◆ **WHAT THE EXERCISE ASKS**: Copy the records again, starting with the line with "Is the foliage" and going on through the line with "11.3 meters". In those lines only, substitute "range" for each "distance" and leave everything else unchanged.

Spatial relation data
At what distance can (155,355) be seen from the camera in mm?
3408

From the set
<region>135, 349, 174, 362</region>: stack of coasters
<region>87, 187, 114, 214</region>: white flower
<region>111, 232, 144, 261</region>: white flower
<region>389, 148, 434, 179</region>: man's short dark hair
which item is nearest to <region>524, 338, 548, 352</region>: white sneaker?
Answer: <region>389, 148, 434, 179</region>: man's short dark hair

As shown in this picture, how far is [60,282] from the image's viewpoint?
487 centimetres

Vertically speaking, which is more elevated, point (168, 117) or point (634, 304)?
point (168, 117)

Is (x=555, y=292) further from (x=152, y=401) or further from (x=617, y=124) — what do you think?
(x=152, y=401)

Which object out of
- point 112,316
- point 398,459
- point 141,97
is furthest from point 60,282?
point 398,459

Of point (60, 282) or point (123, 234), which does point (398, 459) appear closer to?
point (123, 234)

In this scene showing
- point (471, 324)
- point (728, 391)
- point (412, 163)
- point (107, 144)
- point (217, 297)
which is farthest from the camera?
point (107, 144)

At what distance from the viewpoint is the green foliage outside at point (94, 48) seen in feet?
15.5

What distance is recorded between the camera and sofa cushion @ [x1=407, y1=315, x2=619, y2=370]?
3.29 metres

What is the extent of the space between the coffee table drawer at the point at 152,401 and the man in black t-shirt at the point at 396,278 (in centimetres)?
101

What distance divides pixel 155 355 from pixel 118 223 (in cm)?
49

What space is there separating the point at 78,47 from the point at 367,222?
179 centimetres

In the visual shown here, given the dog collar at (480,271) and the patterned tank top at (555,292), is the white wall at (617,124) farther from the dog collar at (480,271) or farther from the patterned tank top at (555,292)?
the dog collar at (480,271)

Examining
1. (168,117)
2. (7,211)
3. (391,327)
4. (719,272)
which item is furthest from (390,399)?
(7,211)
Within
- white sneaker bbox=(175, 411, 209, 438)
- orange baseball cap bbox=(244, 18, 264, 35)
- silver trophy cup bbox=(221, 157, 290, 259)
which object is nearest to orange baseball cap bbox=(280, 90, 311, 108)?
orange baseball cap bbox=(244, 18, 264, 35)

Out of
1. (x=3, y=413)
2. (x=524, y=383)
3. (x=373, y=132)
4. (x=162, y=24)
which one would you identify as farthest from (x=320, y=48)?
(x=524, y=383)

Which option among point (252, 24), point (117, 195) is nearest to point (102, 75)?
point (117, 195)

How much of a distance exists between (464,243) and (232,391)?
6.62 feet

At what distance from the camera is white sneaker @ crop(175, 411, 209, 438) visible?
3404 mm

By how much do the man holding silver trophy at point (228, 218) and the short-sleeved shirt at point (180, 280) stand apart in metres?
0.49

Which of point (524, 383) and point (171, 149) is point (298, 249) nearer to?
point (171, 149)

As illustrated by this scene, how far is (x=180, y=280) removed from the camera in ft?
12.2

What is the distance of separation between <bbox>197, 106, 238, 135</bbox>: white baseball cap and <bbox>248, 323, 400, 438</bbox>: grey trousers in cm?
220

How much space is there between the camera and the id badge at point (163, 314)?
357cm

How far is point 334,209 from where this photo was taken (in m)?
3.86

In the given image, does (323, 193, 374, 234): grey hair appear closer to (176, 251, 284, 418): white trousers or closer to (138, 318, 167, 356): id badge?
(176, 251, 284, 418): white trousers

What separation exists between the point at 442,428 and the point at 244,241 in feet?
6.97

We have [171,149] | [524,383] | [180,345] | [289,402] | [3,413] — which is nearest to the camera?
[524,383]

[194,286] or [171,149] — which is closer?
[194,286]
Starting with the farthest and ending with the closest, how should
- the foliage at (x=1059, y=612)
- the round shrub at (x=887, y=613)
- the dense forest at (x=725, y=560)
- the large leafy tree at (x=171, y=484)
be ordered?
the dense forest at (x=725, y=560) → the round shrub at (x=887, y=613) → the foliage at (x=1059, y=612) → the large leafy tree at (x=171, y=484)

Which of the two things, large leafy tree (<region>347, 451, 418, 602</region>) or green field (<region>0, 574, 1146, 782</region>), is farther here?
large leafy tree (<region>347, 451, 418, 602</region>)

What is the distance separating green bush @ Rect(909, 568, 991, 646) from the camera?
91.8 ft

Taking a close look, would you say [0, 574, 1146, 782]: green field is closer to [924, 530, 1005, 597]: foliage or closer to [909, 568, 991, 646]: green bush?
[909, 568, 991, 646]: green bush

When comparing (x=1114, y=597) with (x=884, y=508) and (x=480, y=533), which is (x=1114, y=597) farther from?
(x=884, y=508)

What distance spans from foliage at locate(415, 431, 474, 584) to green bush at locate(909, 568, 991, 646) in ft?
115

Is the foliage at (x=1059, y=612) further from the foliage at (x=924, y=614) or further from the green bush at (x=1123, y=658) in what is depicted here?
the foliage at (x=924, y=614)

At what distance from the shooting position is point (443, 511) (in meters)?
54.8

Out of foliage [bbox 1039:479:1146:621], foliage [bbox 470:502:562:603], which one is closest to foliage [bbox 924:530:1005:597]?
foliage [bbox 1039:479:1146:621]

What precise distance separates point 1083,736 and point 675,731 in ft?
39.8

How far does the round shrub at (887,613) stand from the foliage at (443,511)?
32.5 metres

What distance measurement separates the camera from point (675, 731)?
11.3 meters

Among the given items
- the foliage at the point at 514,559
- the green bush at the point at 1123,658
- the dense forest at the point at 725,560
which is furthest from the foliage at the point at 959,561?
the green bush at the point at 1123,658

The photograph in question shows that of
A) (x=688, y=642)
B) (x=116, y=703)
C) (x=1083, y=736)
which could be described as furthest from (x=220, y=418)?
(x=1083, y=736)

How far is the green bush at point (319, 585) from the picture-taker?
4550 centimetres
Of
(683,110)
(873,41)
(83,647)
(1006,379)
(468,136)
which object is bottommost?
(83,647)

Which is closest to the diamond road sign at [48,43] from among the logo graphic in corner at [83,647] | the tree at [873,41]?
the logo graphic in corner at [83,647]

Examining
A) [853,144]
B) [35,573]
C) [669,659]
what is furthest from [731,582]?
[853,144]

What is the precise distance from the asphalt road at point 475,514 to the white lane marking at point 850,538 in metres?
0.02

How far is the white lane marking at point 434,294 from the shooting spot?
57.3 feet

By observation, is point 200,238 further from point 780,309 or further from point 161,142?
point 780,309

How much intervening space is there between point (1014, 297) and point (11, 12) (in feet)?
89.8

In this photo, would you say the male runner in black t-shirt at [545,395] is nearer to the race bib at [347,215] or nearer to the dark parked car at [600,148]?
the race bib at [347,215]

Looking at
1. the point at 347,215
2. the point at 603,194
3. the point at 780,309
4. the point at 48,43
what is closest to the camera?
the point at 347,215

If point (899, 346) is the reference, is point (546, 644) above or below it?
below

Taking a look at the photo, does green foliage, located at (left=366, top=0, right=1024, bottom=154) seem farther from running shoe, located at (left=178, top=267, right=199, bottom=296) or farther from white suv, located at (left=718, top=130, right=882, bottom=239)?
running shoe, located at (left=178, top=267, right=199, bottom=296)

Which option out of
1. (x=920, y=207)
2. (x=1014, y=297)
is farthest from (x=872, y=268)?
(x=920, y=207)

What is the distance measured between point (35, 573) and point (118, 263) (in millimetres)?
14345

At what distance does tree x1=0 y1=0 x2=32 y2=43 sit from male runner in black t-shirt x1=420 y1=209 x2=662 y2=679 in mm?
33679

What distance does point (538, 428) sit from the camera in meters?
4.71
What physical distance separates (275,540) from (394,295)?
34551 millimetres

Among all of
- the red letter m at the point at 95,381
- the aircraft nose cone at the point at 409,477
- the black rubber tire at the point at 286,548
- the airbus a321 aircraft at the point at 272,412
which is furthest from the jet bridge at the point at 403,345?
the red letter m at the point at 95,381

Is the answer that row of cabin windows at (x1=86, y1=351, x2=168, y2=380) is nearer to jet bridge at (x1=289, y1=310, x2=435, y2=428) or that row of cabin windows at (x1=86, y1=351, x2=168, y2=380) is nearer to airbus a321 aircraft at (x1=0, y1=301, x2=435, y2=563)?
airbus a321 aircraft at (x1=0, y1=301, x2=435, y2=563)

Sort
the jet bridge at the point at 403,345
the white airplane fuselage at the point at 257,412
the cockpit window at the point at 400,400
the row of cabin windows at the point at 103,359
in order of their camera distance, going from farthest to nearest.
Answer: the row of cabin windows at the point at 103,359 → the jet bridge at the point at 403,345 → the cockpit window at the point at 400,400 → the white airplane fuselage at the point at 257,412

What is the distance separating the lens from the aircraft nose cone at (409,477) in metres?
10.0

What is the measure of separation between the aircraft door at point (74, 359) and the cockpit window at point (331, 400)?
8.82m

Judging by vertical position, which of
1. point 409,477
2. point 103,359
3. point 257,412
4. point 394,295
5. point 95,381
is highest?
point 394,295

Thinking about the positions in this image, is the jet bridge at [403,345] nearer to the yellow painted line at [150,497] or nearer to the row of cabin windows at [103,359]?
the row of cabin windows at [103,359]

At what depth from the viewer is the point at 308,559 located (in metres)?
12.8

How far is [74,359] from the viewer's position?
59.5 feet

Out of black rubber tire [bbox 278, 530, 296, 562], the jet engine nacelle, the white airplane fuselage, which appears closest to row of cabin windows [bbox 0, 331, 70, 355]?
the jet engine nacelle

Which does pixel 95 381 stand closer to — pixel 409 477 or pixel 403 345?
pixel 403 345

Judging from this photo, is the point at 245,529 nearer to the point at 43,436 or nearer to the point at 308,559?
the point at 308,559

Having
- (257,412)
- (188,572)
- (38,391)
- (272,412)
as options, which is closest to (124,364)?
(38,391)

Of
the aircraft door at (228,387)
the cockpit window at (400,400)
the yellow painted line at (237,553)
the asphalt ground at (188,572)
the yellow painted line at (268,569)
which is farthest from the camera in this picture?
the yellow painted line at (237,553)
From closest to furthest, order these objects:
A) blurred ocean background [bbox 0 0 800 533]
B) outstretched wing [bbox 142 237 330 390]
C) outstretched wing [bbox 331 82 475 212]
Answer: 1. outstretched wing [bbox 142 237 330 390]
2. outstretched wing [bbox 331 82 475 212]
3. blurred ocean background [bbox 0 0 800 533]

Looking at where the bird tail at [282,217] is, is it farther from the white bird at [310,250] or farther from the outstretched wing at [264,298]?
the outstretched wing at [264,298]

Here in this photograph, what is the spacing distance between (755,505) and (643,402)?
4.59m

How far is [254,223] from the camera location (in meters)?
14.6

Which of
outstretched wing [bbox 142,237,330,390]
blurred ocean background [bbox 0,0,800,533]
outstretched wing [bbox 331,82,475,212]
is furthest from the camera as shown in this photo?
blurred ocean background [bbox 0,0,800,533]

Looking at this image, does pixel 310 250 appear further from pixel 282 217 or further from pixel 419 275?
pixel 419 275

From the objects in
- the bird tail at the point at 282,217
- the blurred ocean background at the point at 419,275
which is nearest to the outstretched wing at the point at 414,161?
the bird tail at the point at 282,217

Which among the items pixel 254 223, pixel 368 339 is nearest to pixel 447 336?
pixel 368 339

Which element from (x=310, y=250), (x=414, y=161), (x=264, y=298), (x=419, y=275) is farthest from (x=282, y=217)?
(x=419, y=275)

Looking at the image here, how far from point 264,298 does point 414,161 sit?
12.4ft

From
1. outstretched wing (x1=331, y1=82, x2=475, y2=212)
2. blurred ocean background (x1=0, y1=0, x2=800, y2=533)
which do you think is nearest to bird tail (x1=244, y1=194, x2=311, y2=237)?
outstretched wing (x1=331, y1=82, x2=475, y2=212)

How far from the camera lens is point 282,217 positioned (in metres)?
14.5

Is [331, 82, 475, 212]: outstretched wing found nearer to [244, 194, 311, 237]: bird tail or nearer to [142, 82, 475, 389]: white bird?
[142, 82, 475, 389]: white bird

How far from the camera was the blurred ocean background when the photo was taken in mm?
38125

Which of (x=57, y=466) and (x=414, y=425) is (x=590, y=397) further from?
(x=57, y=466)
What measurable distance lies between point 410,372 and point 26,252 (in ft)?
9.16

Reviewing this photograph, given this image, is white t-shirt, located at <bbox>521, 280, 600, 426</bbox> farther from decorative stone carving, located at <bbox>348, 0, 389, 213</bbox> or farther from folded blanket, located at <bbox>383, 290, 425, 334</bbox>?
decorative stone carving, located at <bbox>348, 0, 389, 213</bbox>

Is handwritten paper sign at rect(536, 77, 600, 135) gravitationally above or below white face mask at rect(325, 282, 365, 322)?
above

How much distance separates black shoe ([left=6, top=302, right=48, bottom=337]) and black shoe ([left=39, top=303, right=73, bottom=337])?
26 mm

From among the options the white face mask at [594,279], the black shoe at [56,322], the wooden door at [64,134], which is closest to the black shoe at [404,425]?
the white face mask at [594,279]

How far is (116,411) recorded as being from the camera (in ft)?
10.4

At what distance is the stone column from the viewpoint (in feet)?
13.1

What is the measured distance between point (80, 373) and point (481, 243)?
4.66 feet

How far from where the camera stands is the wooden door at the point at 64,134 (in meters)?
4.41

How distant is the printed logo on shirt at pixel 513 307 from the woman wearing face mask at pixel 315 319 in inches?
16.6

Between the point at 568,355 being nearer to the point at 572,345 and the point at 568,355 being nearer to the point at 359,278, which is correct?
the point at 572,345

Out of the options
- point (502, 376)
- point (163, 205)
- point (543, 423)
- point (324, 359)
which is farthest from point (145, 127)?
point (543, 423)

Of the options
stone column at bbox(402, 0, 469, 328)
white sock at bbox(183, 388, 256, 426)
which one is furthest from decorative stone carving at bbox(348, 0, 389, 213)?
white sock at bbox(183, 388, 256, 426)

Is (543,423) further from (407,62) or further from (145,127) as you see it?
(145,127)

◆ **EXERCISE RESPONSE**:
Is the foliage at (x=1059, y=612) further from the foliage at (x=924, y=614) or further from the green bush at (x=1123, y=658) in what is depicted here?
the foliage at (x=924, y=614)

At what range from the shooting position is point (443, 511) (in meters)?
54.8

Out of foliage [bbox 1039:479:1146:621], foliage [bbox 470:502:562:603], which one is closest to foliage [bbox 924:530:1005:597]?
foliage [bbox 1039:479:1146:621]

What precise range separates point 1083,736 and point 675,731 in ft?
39.8

How far does the round shrub at (887,613) stand from the foliage at (443,511)?
32.5 metres

What range measurement separates the camera from point (675, 731)?
11.3 meters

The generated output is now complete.